# I need to do a shoot in a public washroom



## TriggerLoft (Sep 17, 2016)

Should I just put a sign on the door saying "Out of Order"? Or is there a better way?


----------



## AKUK (Sep 17, 2016)

I'd look into the potential legal aspects of this first, particularly if this public washroom is in a busy location. Putting a sign up saying "Out of Order" could see you wind up in trouble if a city worker investigates. Add to that, if someone walks into the washroom whilst you're shooting, I dare say a police report would be filed and you could end up with a visit from the RCMP.


----------



## Gary A. (Sep 17, 2016)

Wellllll ... The proper way is to contact the government jurisdiction who is responsible for the restroom and make arrangements for them to put an Out of Order sign up. 

Why 'must' you shoot in a public restroom?  If these is a for profit shoot, then you should rent the restroom for the day.  If this is for a school assignment, make arrangements with the school to use one of their restrooms.


----------



## Gary A. (Sep 17, 2016)

AKUK said:


> I'd look into the potential legal aspects of this first, particularly if this public washroom is in a busy location. Putting a sign up saying "Out of Order" could see you wind up in trouble if a city worker investigates. Add to that, if someone walks into the washroom whilst you're shooting, I dare say a police report would be filed and you could end up with a visit from the RCMP.

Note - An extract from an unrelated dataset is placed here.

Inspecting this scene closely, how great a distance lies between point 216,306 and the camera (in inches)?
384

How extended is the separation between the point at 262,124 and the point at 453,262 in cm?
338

Annnnnnd nobody wants a surprise visit by the RCMP.


----------



## TriggerLoft (Sep 17, 2016)

Gary A. said:


> AKUK said:
> 
> 
> > I'd look into the potential legal aspects of this first, particularly if this public washroom is in a busy location. Putting a sign up saying "Out of Order" could see you wind up in trouble if a city worker investigates. Add to that, if someone walks into the washroom whilst you're shooting, I dare say a police report would be filed and you could end up with a visit from the RCMP.
> ...


Imagine that on the news


----------



## AKUK (Sep 17, 2016)

I'm sure it would be a head-liner on CTV! lol.


----------



## tirediron (Sep 17, 2016)

Gary A. said:


> AKUK said:
> 
> 
> > I'd look into the potential legal aspects of this first, particularly if this public washroom is in a busy location. Putting a sign up saying "Out of Order" could see you wind up in trouble if a city worker investigates. Add to that, if someone walks into the washroom whilst you're shooting, I dare say a police report would be filed and you could end up with a visit from the RCMP.
> ...


That's the least of one's worries.  They might be able to surprise a day old doughnut at Tim Horton's, but that's about it.  They're as subtle as a kick in the ****.


----------



## tirediron (Sep 17, 2016)

What AKUK and Gary said.  There's huge potential for this to go sideways.  I too am curious about why you "need" this location.  I can think of a lot of down sides, not the least of which is the sanitation issue.


----------



## TriggerLoft (Sep 17, 2016)

tirediron said:


> What AKUK and Gary said.  There's huge potential for this to go sideways.  I too am curious about why you "need" this location.  I can think of a lot of down sides, not the least of which is the sanitation issue.


Its for a scene in a video. Though we could have chosen a better location but I feel like it would be the funniest and most appropriate location for this scene.


----------



## Designer (Sep 17, 2016)

TriggerLoft said:


> Its for a scene in a video. Though we could have chosen a better location but I feel like it would be the funniest and most appropriate location for this scene.


Talk to the management.  If you get permission, than talk to the maintenance person, and have him clean it and close it.  Be sure to tip the cleaner.


----------



## KmH (Sep 17, 2016)

TriggerLoft said:


> Should I just put a sign on the door saying "Out of Order"? Or is there a better way?


Can you afford the time, aggravation, and expense if you're arrested/cited/sued for not first getting appropriate permissions from the applicable authorities?
If not, the better way is to first get the appropriate permission(s) from the applicable authorities.


----------